Write out again the part of the records that opens with the line containing "What is the spacing" and runs through the end of the records, both ends included. Leave the pictures out.

---- Supplied material

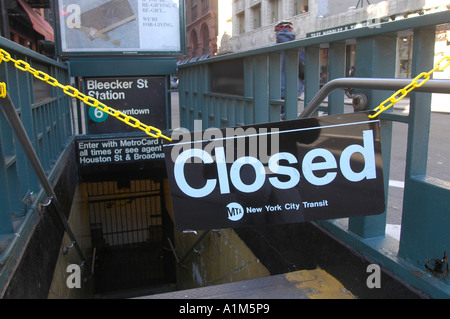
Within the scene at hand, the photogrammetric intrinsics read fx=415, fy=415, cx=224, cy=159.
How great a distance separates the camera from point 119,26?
5.98 metres

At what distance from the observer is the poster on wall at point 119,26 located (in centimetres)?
580

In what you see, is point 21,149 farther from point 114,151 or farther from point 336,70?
point 114,151

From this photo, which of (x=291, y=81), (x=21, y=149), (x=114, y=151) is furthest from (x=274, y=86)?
(x=114, y=151)

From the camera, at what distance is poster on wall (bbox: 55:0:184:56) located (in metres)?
5.80

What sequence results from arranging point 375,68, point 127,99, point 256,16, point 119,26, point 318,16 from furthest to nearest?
1. point 256,16
2. point 318,16
3. point 127,99
4. point 119,26
5. point 375,68

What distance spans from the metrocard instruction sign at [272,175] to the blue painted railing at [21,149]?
0.90m

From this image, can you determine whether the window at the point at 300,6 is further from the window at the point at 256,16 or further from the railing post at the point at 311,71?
the railing post at the point at 311,71

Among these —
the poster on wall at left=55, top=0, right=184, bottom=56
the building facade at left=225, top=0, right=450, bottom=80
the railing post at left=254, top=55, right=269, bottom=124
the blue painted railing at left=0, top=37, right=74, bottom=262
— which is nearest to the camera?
the blue painted railing at left=0, top=37, right=74, bottom=262

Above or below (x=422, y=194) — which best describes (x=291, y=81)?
above

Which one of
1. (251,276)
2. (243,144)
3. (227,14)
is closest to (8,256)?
(243,144)

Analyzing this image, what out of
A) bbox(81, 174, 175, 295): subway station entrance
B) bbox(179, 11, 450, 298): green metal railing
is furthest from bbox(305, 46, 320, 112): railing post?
bbox(81, 174, 175, 295): subway station entrance

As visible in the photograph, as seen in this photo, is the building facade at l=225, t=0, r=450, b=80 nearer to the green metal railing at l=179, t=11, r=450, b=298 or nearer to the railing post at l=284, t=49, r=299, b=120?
the railing post at l=284, t=49, r=299, b=120

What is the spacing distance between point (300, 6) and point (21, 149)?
84.3 ft

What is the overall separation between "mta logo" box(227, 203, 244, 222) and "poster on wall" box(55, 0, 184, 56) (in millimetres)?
4568
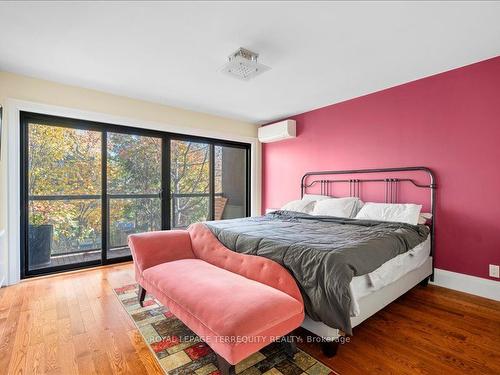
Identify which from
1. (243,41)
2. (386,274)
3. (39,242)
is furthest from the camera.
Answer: (39,242)

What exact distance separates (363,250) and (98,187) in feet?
10.8

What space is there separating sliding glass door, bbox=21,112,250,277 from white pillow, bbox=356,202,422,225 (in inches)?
103

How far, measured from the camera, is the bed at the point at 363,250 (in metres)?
1.57

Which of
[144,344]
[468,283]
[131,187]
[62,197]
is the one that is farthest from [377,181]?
[62,197]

--------

* **Full output**:
What is the spacing distance between point (300, 6) and point (21, 149)?
84.3 ft

What is the overall separation between "mta logo" box(227, 203, 244, 222) and "poster on wall" box(55, 0, 184, 56) (in millimetres)?
4568
Identify which from
1. (243,41)
2. (386,274)
3. (39,242)
is furthest from the camera.
Answer: (39,242)

What exact distance separates (363,250) and (98,187) in feet?
10.8

What space is there separating sliding glass door, bbox=21,112,250,277 from white pillow, bbox=356,202,422,225 (in inches)?
103

How far, measured from the camera, is the bed at the point at 363,250 (in metres)?
1.57

Which of
[144,344]
[468,283]
[131,187]
[62,197]
is the one that is farthest from [377,181]?
[62,197]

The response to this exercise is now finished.